- **Stored items from a collection**
___

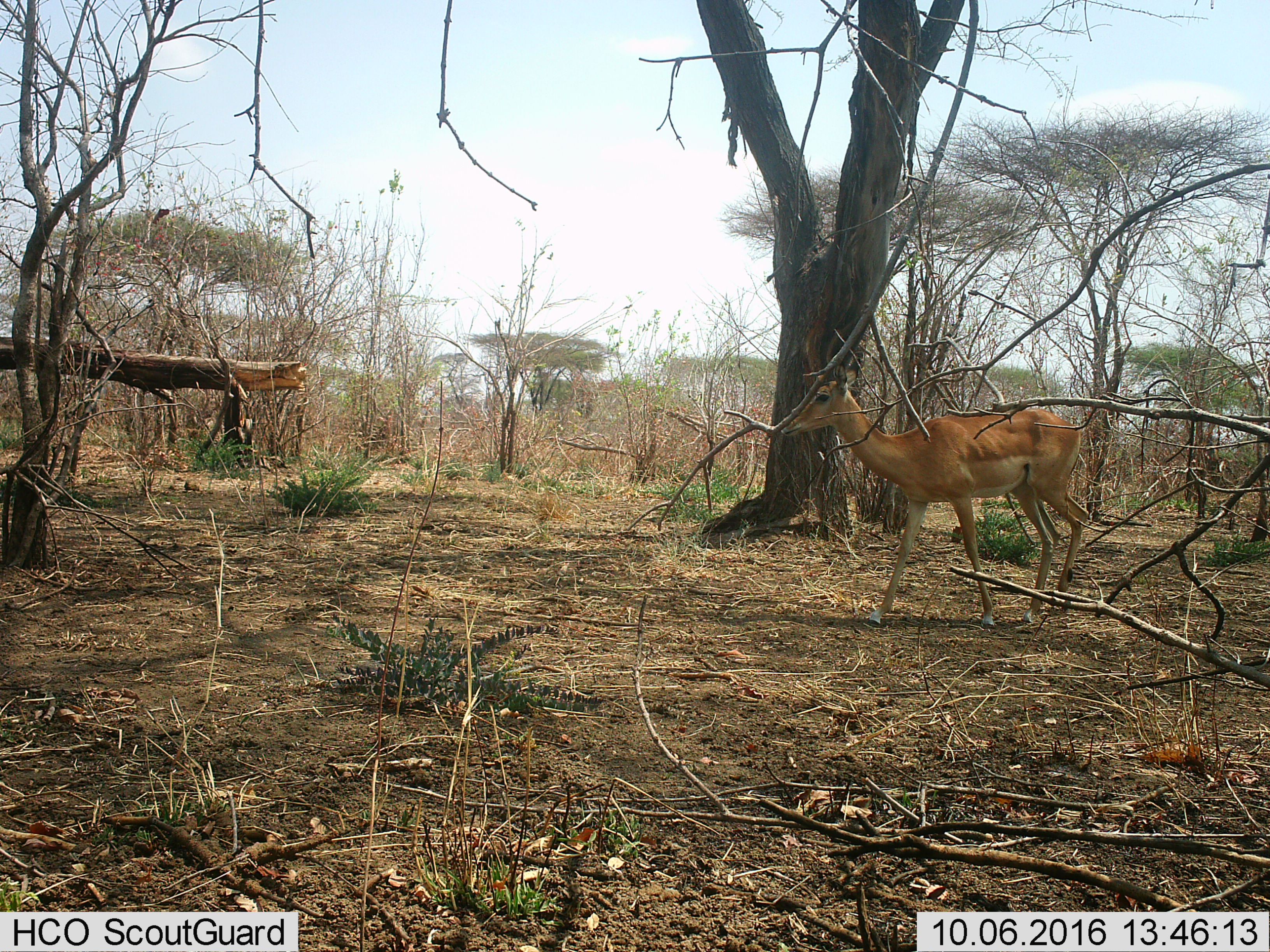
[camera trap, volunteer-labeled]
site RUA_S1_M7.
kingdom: Animalia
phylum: Chordata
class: Mammalia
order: Artiodactyla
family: Bovidae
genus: Aepyceros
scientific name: Aepyceros melampus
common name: impala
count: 1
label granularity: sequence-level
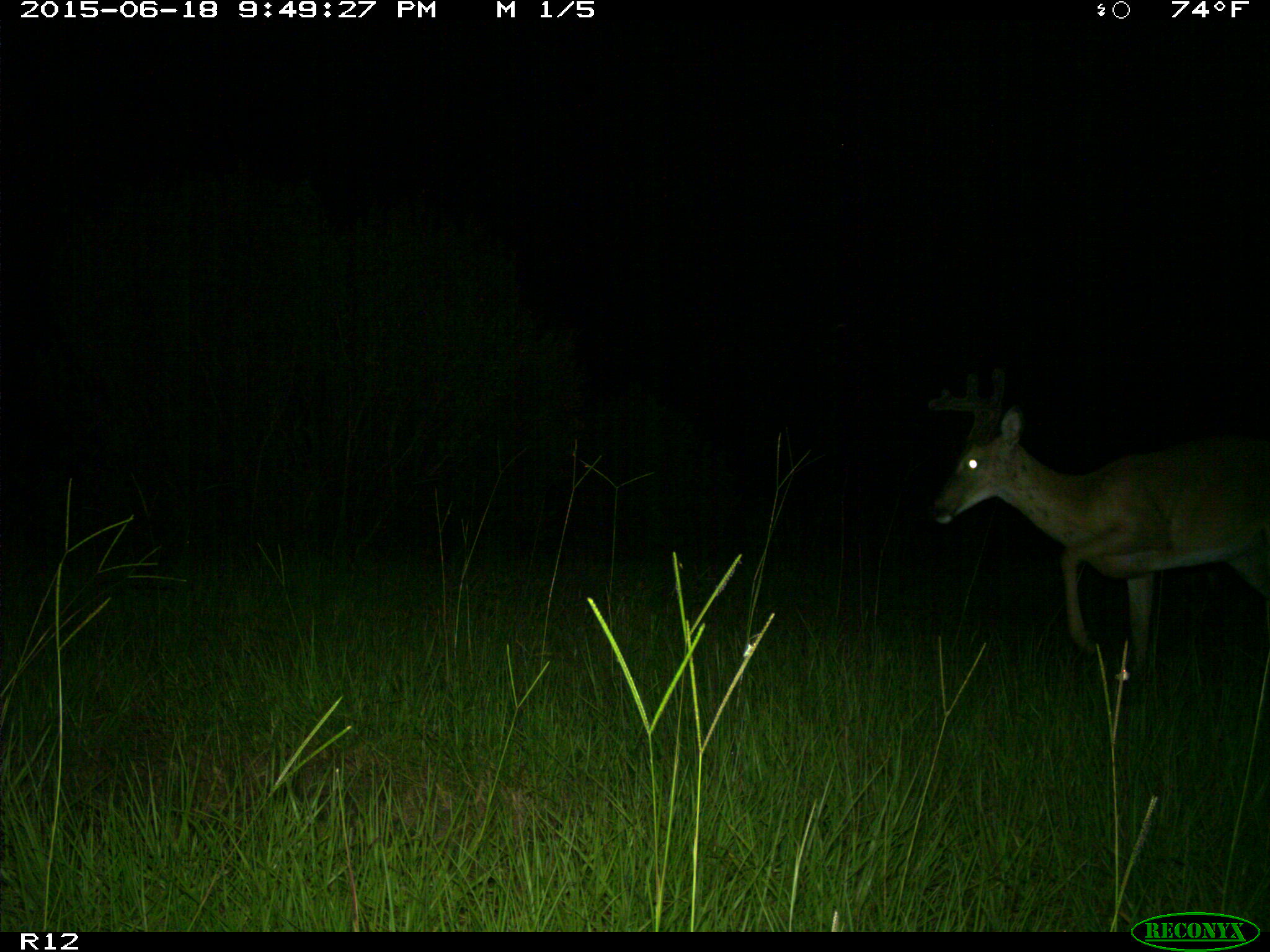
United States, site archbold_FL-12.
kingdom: Animalia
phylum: Chordata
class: Mammalia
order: Artiodactyla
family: Cervidae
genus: Odocoileus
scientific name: Odocoileus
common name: deer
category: unidentified deer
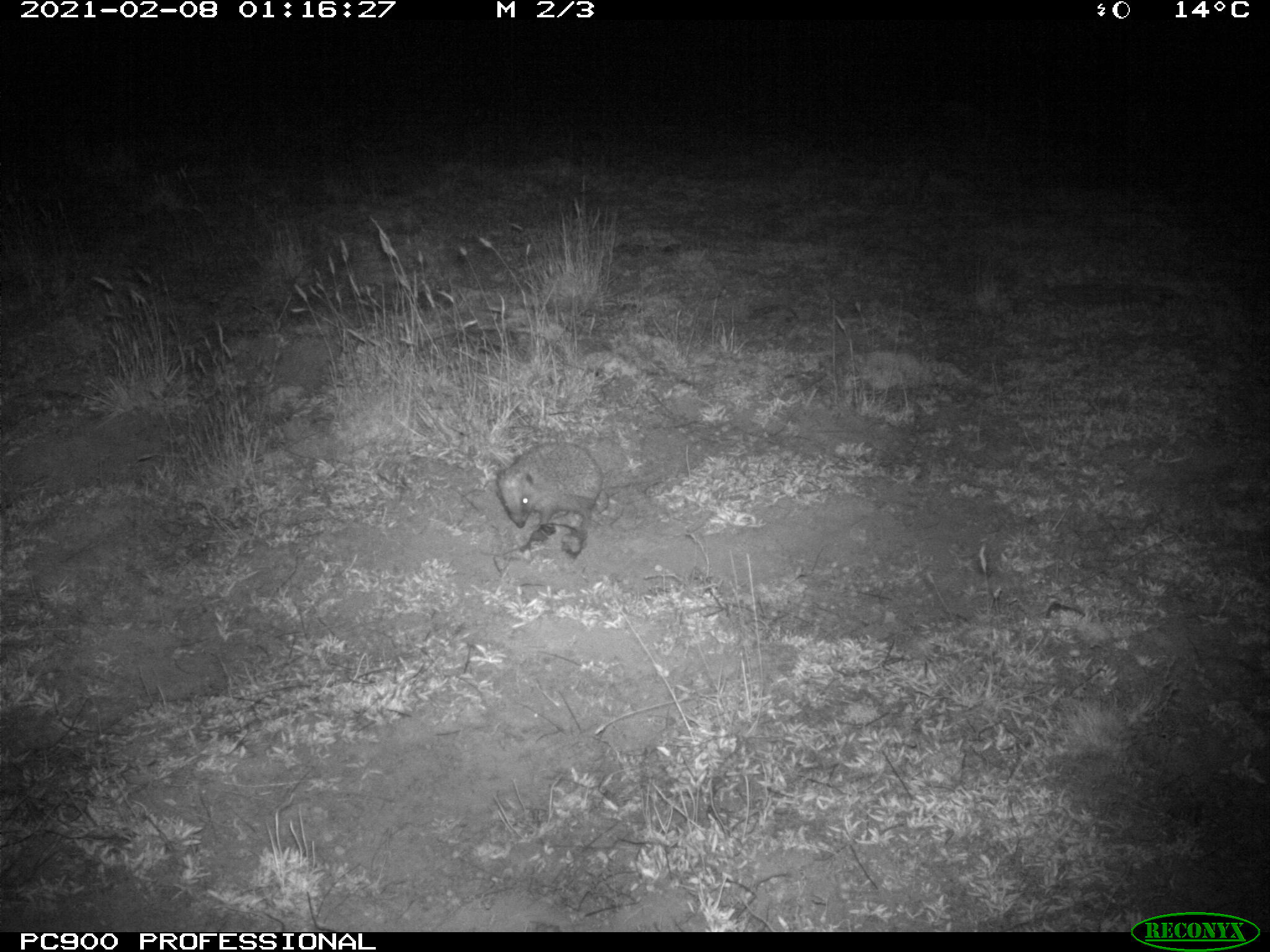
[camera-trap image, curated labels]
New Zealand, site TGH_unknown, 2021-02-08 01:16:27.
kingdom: Animalia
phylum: Chordata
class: Mammalia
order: Eulipotyphla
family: Erinaceidae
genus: Erinaceus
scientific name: Erinaceus europaeus europaeus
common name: european hedgehog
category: hedgehog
Hedgehog (european hedgehog) (Erinaceus europaeus europaeus).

___

- **GOAL OF THE EXERCISE**
Apart from the pictures, write every entry out again exactly.

- **RESULT OF THE EXERCISE**
[camera trap, volunteer-labeled]
site RUA_S1_M7.
kingdom: Animalia
phylum: Chordata
class: Mammalia
order: Artiodactyla
family: Bovidae
genus: Aepyceros
scientific name: Aepyceros melampus
common name: impala
count: 1
label granularity: sequence-level
United States, site archbold_FL-12.
kingdom: Animalia
phylum: Chordata
class: Mammalia
order: Artiodactyla
family: Cervidae
genus: Odocoileus
scientific name: Odocoileus
common name: deer
category: unidentified deer
[camera-trap image, curated labels]
New Zealand, site TGH_unknown, 2021-02-08 01:16:27.
kingdom: Animalia
phylum: Chordata
class: Mammalia
order: Eulipotyphla
family: Erinaceidae
genus: Erinaceus
scientific name: Erinaceus europaeus europaeus
common name: european hedgehog
category: hedgehog
Hedgehog (european hedgehog) (Erinaceus europaeus europaeus).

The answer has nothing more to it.